RESULTS: The search identified 1086 publications, of which 238 underwent full-text review (20 were translated into English); 17 were included in the review. Studies varied in designs, subjects, octreotide-LAR regimens, and definition of outcomes. Eleven studies reported use of higher doses to control symptoms and tumor progression, although symptom severity and formal quality-of-life analysis were not quantitatively measured. Ten studies reported efficacy, describing 260 subjects with doses ranging from 40 mg/mo or 30 mg/3 wk up to 120 mg/mo. Eight studies reported expert clinical opinion that supported dose escalation of octreotide-LAR up to 60 mg/mo for symptom control and suggested increased doses may be effective at preventing tumor progression. Eight studies reported safety; there was no evidence of increased toxicity associated with doses of octreotide-LAR > 30 mg/mo.
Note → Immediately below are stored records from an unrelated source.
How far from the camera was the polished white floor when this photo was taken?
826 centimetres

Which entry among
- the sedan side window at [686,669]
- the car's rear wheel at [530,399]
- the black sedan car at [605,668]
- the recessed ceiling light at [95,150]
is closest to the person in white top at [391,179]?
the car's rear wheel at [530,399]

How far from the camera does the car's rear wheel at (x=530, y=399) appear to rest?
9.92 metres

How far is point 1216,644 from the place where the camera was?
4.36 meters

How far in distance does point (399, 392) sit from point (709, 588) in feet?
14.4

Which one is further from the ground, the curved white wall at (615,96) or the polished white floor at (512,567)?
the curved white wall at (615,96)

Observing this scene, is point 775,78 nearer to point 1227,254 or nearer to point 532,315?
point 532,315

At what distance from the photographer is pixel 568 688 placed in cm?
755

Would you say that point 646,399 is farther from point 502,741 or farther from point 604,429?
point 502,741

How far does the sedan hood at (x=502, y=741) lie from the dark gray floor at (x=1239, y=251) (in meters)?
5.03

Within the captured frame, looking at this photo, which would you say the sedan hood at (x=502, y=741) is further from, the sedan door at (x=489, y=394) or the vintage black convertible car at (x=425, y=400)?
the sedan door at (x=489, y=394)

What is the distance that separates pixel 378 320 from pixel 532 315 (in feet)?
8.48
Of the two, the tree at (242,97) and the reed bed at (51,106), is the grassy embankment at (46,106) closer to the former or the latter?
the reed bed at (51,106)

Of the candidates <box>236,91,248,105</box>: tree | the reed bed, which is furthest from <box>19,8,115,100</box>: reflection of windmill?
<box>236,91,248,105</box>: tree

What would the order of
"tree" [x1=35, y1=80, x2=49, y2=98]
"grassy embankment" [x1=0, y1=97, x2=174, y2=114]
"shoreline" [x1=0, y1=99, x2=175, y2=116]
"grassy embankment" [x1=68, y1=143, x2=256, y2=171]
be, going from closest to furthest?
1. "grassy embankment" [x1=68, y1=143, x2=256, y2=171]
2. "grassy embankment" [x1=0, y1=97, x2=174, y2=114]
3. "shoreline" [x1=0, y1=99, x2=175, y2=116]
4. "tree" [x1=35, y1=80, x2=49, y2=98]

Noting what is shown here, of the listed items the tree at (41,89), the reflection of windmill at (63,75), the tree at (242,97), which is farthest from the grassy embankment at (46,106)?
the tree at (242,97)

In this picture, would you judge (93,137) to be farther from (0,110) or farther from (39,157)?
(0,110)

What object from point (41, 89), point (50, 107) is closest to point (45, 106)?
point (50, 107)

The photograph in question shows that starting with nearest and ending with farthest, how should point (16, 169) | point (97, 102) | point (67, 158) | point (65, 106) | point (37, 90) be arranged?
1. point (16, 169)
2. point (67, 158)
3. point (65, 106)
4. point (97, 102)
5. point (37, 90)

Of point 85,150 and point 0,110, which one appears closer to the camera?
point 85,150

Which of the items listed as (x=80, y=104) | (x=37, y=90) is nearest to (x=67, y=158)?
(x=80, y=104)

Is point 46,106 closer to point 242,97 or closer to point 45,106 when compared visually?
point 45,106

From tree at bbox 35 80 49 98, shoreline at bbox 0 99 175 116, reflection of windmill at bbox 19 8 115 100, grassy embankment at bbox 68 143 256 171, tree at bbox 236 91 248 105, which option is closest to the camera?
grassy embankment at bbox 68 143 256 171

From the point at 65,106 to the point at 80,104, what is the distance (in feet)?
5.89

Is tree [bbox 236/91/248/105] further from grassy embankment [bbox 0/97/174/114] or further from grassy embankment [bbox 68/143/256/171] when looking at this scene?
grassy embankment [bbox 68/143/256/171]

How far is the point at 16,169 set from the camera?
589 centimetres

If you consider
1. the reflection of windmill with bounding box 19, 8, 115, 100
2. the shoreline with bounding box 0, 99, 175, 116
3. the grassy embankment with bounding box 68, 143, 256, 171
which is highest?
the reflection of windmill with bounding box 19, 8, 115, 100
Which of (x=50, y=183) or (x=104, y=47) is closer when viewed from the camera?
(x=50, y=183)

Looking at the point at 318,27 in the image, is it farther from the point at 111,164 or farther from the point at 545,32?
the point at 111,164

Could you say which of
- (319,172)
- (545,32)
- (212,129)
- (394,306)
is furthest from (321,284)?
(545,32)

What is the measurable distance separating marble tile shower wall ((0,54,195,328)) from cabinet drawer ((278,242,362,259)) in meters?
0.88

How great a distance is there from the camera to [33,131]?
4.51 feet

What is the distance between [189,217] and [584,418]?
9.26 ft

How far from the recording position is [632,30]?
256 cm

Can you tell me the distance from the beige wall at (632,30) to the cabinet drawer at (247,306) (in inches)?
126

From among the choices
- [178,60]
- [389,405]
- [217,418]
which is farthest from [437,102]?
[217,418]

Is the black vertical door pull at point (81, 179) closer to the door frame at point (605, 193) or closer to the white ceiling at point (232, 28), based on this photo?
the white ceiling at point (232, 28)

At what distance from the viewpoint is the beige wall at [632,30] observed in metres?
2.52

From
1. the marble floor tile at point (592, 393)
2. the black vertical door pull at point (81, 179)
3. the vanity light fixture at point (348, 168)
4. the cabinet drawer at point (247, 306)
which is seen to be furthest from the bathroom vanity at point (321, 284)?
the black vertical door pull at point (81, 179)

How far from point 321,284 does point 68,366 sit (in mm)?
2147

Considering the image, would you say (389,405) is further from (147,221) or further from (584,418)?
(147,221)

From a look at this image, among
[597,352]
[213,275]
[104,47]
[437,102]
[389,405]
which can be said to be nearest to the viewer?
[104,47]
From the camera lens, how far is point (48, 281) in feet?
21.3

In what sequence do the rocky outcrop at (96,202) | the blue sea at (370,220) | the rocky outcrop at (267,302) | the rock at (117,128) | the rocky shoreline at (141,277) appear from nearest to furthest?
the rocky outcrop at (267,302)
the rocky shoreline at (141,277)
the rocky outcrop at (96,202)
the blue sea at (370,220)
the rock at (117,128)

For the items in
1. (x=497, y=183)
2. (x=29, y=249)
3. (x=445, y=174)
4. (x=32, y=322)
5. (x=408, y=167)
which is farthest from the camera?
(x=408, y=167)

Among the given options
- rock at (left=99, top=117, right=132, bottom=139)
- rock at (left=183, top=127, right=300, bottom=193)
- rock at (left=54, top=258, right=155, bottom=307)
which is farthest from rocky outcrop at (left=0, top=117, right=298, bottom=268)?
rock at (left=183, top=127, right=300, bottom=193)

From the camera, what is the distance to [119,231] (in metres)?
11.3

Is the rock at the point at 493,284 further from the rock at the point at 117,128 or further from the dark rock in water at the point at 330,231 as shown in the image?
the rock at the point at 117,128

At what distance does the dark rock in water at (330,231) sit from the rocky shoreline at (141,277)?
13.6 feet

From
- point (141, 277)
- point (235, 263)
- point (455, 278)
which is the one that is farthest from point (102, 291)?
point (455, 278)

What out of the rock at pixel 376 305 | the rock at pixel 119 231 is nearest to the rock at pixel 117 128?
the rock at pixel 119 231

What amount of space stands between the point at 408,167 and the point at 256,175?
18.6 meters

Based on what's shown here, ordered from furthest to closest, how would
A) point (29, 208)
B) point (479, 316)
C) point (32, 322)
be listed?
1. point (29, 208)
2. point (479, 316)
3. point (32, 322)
CONCLUSION: As reported in this review, octreotide-LAR at doses > 30 mg/mo is being prescribed for symptom and tumor control in NET patients. Furthermore, expert clinical opinion provided support for escalation of somatostatin analogs for refractory hormonal symptoms.

Keywords: Carcinoma, Neuroendocrine, Carcinoid syndrome, Carcinoid tumor, Gastrointestinal neoplasms, Neuroendocrine tumor, Antineoplastic agents, Hormonal, Dose-Response relationship, Drug, Octreotide, Literature review, Efficacy, Effectiveness, Symptom control, Tumor progression control, Diarrhea, Abdominal pain, Flushing

Core tip: Although octreotide-long-acting repeatable (LAR) is Food and Drug Administration approved for alleviating severe diarrhea/flushing associated with metastatic carcinoid tumors at doses ≤ 30 mg every 4 wk, our review found that several studies within the published literature described the use of above-label doses of octreotide-LAR for symptom and tumor control of neuroendocrine tumors. Expert clinical opinion, as reported in this review, supports escalation of somatostatin analogs for patients with refractory hormonal symptoms.